START Text

On April 6th, 1968, two days after the assassination of civil rights leader Martin Luther King Jr. the constant confrontations between the police and the Panthers led to their first fatality. A shootout broke out between Oakland police and BPP members. Seventeen year old Bobby Hutton, treasurer and the very first recruit of the Panthers was killed and Minister of Information, Eldridge Cleaver was wounded. Cleaver was arrested, but jumped bail and fled to Cuba and then Algeria. He was able to hold a large influence on the more militant wings of the party while overseas.

Because the party was able to recruit from a variety of social and geographic areas, including academic and street youth, this led to differences in ideology and tactics. This was beginning to become apparent as some members were steering the party towards community programs, while others were wanting to move towards more militant confrontations. This militancy was not only directed at the police and the state, but also used to intimidate other radical groups. Using forged letter and press releases the FBI was able to fuel conflict and animosity between the Panthers and other groups. The most extreme example of this animosity was a shootout which occurred in January of 1969 on the campus of the University of California in Los Angeles. The shootout was between the Panthers and a rival black power organization - the US organization and resulted in the death of two Panthers. Not long before that, the FBI's director, J. Edgar Hoover called the Panthers "the greatest threat to the internal security of the country".

By that time the ideology of the Party begin to move towards a focus on class consciousness and internationalism. Community programs began to take more of a central role than street confrontations. These programs were a way for the black community to help itself where government programs failed to do so. Labeled as "self-defense" programs they included: free breakfast for children, free medical clinics, disease testing, drug and alcohol rehabilitation programs, educational classes, transportation for family members to visit relatives in prison and more. One of the most successful of these programs was the The Oakland Community School. A school totally free of tuition, which included free meals for the children and where the studies were focused on history from a black and working class point of view. This focus on community programs led to the Panthers working closely with older more traditional groups such as churches. It also saw an increase in the amount of women participating in the Party.

END Text

Task instructions —
1. List every person named in the passage on the Black Panther Party.
2. Write the next part of the passage on the Black Panther Party, picking up after its final sentence.

START Excerpted data

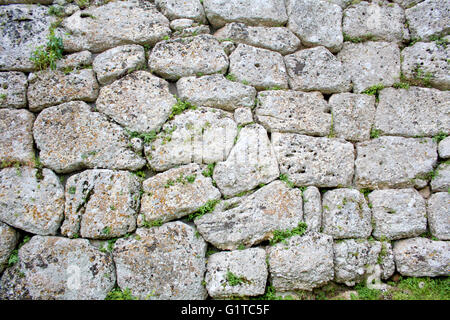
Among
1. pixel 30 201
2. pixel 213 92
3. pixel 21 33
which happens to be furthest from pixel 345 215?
pixel 21 33

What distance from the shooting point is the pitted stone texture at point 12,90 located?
9.48ft

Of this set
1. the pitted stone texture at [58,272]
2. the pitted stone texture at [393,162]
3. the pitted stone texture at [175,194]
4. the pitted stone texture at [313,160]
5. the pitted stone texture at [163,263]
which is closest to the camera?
the pitted stone texture at [58,272]

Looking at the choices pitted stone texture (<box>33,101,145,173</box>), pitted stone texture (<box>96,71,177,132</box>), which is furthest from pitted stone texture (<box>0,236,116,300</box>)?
pitted stone texture (<box>96,71,177,132</box>)

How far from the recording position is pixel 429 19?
3447 mm

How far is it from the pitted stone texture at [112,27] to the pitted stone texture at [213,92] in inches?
23.5

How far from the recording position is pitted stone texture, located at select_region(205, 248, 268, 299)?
8.86 feet

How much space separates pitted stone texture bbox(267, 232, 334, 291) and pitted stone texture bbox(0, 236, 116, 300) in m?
1.41

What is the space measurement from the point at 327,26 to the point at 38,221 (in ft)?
11.2

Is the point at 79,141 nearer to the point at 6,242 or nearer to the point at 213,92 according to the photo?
the point at 6,242

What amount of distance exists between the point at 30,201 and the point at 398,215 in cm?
336

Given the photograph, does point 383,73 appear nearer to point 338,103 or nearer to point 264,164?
point 338,103

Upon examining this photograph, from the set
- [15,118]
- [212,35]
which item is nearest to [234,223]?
[212,35]

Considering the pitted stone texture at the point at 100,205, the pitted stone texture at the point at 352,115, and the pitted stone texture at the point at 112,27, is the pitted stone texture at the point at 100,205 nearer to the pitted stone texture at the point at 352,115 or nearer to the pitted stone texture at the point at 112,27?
the pitted stone texture at the point at 112,27

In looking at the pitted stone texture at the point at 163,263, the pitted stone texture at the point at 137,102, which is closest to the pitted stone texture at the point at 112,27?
the pitted stone texture at the point at 137,102
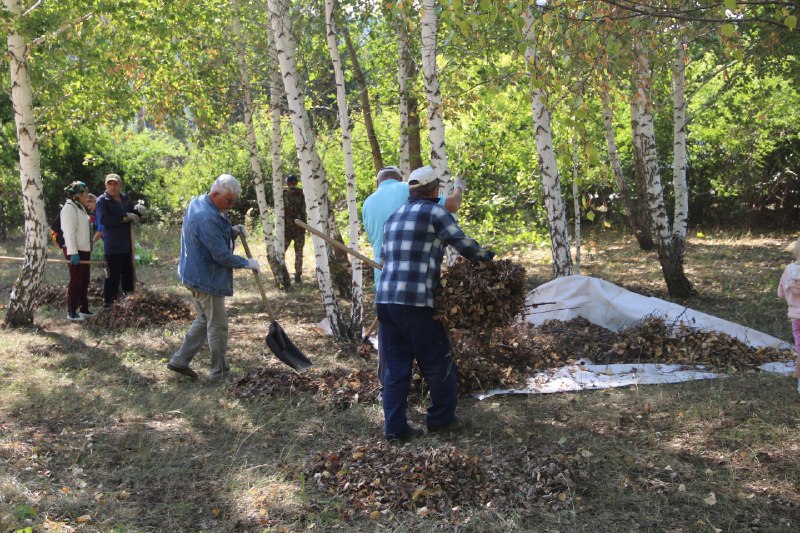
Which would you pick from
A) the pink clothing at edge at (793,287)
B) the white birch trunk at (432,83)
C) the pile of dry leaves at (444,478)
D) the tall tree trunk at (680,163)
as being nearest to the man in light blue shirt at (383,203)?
the white birch trunk at (432,83)

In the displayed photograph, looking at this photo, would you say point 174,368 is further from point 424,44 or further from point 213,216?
point 424,44

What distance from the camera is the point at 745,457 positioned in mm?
4480

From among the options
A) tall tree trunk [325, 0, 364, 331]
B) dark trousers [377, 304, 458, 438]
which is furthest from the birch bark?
dark trousers [377, 304, 458, 438]

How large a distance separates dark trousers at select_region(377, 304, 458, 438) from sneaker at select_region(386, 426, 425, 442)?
2 centimetres

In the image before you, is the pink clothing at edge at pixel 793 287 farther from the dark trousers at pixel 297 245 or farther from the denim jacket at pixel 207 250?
the dark trousers at pixel 297 245

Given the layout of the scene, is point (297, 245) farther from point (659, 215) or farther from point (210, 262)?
point (210, 262)

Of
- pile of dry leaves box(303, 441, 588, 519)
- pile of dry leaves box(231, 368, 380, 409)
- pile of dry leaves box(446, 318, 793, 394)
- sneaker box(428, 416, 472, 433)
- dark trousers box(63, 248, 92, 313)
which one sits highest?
dark trousers box(63, 248, 92, 313)

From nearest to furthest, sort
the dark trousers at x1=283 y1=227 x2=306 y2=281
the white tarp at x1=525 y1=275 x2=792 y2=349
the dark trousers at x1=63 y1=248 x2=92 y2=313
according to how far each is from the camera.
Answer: the white tarp at x1=525 y1=275 x2=792 y2=349 < the dark trousers at x1=63 y1=248 x2=92 y2=313 < the dark trousers at x1=283 y1=227 x2=306 y2=281

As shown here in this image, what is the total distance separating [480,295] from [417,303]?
0.41 meters

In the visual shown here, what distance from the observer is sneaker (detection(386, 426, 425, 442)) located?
503 cm

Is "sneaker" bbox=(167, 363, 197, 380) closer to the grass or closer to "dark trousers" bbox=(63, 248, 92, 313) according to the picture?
the grass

END Excerpted data

Responses by item number —
1. Martin Luther King Jr., Bobby Hutton, Eldridge Cleaver, J. Edgar Hoover

2.
The larger focus on community programs did not stop the vehement harassment perpetrated by the government. According to J. Edgar Hoover it was these community programs, not the guns, which were the largest threat to the United States government. The COINTELPRO program continued the repression, harassment and assassinations for Black Panther Party members. After the the state murder of fred hampton and others and the literal gagging and bounding of Bobby Seale in a chicago court, many liberals came to the defense and support of the BPP.

The debate between a focus on militant confrontations and community programs eventually led to a split in the Party. The more militant members, led by Eldridge Cleaver split from the more Oakland based leadership. Many of these members were based on the East Coast of the USA and some of them moved on to form the underground militant Black Liberation Army.

Eventually, in large part due to government harassment, legal costs, and imprisonment and killings of its leaders the BPP began to decline. As membership fell some Party members moved on to electoral politics. Bobby Seale, for example, ran unsuccessfully for Mayor of Oakland, California in 1973. Though the Party largely faded away, their legacy and influence lives on, especially in Oakland.